In 2001, at a meeting of the Evacuees Property Trust Board, the government decided to spend Rs37 million in renovating the Sikh religious sites in the country. The refurbished Gurdwara Dera Sahib has cost an estimated Rs9.5 million. “The laying of the turf tiles, landscaping and construction of additional rooms and latrines for Sikh Yatrees are all part of the efforts put in by the Pakistan Gurdwara Parbandhak Committee,” explains Azhar. An additional Rs15.8 million is spent on the rebuilding of sites at the Nankana Sahib and Rs11.5 million on the construction of a new Langar Khana and other necessary developmental work at the Gurdwara Punja Sahib in Hassanabdal.

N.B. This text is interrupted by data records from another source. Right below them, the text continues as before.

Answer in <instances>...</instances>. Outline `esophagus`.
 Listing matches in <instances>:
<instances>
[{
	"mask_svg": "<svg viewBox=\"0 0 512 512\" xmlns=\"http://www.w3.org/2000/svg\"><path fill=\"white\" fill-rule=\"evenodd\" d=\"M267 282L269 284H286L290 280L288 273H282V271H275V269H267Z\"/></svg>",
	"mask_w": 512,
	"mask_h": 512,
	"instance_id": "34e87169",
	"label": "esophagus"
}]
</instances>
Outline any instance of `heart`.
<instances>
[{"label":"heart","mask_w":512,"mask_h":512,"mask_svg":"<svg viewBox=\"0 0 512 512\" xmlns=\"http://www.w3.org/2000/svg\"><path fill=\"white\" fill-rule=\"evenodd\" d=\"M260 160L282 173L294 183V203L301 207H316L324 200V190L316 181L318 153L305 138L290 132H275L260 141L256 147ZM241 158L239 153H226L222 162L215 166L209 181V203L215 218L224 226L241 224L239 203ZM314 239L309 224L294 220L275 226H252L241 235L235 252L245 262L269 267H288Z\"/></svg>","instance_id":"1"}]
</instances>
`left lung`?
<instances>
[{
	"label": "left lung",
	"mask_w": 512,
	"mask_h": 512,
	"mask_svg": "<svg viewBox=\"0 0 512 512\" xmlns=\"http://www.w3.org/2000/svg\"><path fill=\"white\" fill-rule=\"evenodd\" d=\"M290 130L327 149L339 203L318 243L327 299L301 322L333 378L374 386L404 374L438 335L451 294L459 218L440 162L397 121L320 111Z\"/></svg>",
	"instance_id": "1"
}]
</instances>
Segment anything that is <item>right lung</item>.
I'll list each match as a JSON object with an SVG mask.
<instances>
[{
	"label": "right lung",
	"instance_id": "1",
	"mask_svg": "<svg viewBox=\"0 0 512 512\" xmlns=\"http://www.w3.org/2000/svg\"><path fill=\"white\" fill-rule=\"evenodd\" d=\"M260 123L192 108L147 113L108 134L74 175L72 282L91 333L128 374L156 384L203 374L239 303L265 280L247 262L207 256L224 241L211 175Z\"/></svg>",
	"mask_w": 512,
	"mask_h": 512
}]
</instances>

Covering an area of three-and-a-half acres, the dome of Gurdwara Dera Sahib, overlaid in gold, can be viewed from several rooftops of the walled city. Within the premises lay site where Guru Arjan Devji was martyred on May 30 AD1606. At that time, the river Ravi ran right through the area now covered by Dera Sahib. Since then the river has changed course and now runs one-and-a-half kilometres off there. The Shaeedi Asthan, place where Guru Arjan Devji was last seen taking a plunge into the river Ravi and not re-emerging, was first built in 1619 and was completed during the reign of Maharaja Ranjeet Singh (1780-1839).

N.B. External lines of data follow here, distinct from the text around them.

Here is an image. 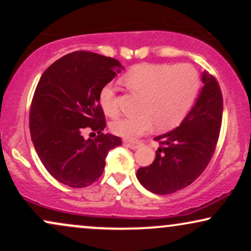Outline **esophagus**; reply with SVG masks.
Returning <instances> with one entry per match:
<instances>
[{
	"label": "esophagus",
	"mask_w": 251,
	"mask_h": 251,
	"mask_svg": "<svg viewBox=\"0 0 251 251\" xmlns=\"http://www.w3.org/2000/svg\"><path fill=\"white\" fill-rule=\"evenodd\" d=\"M124 144H125V146H127L128 149L131 150H135L138 149L140 146V143H129V142H124Z\"/></svg>",
	"instance_id": "esophagus-1"
}]
</instances>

At the time of partition, it became a victim of religious hatred and intolerance. A day or two before Independence (probably August 13, 1947) Maulana Zafar Ali Khan wrote in the daily edition of his newspaper, the Zamindar, “........one of the numerous places of non-Muslim worship which had been burned in Lahore. Baoli Sahib, Gurdwara Chaumala Sahib and others had been burned before. Even the famous Dehra Sahib, held in highest sanctity by the Sikhs as being the place of martydom of Sri Guru Arjan Dev, fifth Guru of the Sikhs, was attacked. The Sikh guards and priests of this Gurdwara were mostly killed. Such money and valuables as were there, were looted by the Muslim police and military stationed in the Lahore Fort which is at a distance of a few yards from the Gurdwara......”
But now, the Dera Sahib is in a fine condition to let the Sikh yatrees pray at the venerable sites of the Darbar Sahib, Thara Sahib, Baoli Sahib and eat at the Langar Hall of the Guru. “They will also visit the samadh (burial place) of Maharaja Ranjeet Singh and his two sons Kharak and Naunehal Singh who are all buried here,” says Azhar.